Several! One amazing discovery led to another. A few are: How the firm made a ship for the inauguration of the Alexandra Dock in Mumbai, which is till date amongst the major posts of the world, carved out of the sea, and now is the Ballard Estate. The design of the ship on a wooden plinth was exquisite with the engraving of the name of Lord Hardinge of Penhurst. The story of how my grandfather Cotha Venkatachalapathy Chetty designed a stamp to commemorate the first airmail service between Lahore and London. Discovering the names of the jury and how his design was ranked and is now in the records of the India Office in London.
5. In today’s time of technology, automation and AI, where do you think the sanctity and the importance of jewellery craftsmanship is today? Do you believe it’s getting its due?

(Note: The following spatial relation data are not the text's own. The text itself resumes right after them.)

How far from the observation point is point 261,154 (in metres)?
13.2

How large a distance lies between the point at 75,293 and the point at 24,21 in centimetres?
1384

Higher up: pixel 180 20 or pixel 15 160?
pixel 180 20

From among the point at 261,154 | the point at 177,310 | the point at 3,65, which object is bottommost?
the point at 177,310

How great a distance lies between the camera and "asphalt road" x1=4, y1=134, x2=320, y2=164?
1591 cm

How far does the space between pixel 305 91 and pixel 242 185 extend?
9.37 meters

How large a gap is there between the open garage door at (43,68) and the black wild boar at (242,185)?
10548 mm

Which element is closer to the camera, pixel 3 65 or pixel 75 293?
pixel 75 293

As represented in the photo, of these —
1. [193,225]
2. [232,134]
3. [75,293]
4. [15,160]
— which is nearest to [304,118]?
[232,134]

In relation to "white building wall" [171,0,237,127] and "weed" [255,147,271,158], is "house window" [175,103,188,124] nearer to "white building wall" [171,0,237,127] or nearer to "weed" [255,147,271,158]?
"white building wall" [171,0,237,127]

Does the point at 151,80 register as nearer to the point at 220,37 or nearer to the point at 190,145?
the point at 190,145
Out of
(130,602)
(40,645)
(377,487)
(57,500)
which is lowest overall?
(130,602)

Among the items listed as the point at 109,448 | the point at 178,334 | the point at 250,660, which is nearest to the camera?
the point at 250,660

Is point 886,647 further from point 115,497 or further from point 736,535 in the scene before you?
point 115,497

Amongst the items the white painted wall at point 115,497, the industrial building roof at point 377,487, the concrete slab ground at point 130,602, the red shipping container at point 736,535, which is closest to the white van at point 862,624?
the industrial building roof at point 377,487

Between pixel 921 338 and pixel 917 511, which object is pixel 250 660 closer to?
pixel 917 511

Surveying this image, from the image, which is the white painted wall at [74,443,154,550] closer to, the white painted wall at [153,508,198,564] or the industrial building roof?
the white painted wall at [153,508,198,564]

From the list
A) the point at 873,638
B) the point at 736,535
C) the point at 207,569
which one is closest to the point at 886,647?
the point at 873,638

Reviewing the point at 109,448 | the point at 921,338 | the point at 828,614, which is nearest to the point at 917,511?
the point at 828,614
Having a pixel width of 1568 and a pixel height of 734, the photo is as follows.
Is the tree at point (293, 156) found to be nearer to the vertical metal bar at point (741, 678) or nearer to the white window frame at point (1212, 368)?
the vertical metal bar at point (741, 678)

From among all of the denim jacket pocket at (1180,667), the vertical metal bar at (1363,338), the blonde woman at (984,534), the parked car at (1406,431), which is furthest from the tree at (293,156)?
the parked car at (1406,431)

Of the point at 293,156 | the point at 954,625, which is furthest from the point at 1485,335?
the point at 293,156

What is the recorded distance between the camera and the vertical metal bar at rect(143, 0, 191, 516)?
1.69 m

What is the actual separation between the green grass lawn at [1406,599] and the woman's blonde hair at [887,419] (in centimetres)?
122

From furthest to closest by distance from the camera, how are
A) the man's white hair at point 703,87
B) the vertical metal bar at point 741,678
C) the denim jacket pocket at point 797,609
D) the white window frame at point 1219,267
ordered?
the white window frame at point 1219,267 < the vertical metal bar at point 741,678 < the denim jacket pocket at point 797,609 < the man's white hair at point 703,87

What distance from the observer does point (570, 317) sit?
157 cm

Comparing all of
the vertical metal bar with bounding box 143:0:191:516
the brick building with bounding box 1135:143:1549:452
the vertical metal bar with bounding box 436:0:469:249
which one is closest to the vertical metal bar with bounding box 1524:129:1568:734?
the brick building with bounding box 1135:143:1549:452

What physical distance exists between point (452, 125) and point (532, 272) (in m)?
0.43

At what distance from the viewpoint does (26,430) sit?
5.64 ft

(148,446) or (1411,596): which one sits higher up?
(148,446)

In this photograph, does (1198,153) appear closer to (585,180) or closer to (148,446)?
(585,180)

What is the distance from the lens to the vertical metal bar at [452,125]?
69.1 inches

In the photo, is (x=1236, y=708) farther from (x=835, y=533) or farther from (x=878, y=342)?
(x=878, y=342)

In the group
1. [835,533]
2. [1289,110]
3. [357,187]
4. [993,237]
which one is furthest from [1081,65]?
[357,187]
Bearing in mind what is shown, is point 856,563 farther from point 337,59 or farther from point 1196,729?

I see it as an opportunity to be reinspired. India’s rich culture is shown in the book highlighting the styles of 1200 years from 600 to 1800 AD. This is itself a study that can bring in revitalised concepts. Handcrafting is integral to jewellery crafting. Machines, 3D printing, casting, computer aided designing and surface finishing techniques will all help make things faster, but the final finish is still handcrafting and is indispensable. I think that will not go out from fine jewellery where high value will be recognised. Mass design is another matter!
6. As a fraternity, what can jewellers do to safeguard these prized forms of craftsmanship and of course the artisans?
Respect. Respect craftsmen. Train them. Give them all the facilities we would give a person in a white or blue collar job. Skill is more valuable than a desk job.
7.What is your favourite form of south Indian jewellery craftsmanship and why?
In my preference, it will be high finished recreations of the past, with a modern touch. Easier said than done. But I am of the opinion that jewellery should have rich stories in them. For example, we just unveiled Anuraksha Collection of 18 pieces which embodies fabulous stories from the Indian mythology. These are 18 unique copyrighted pendants.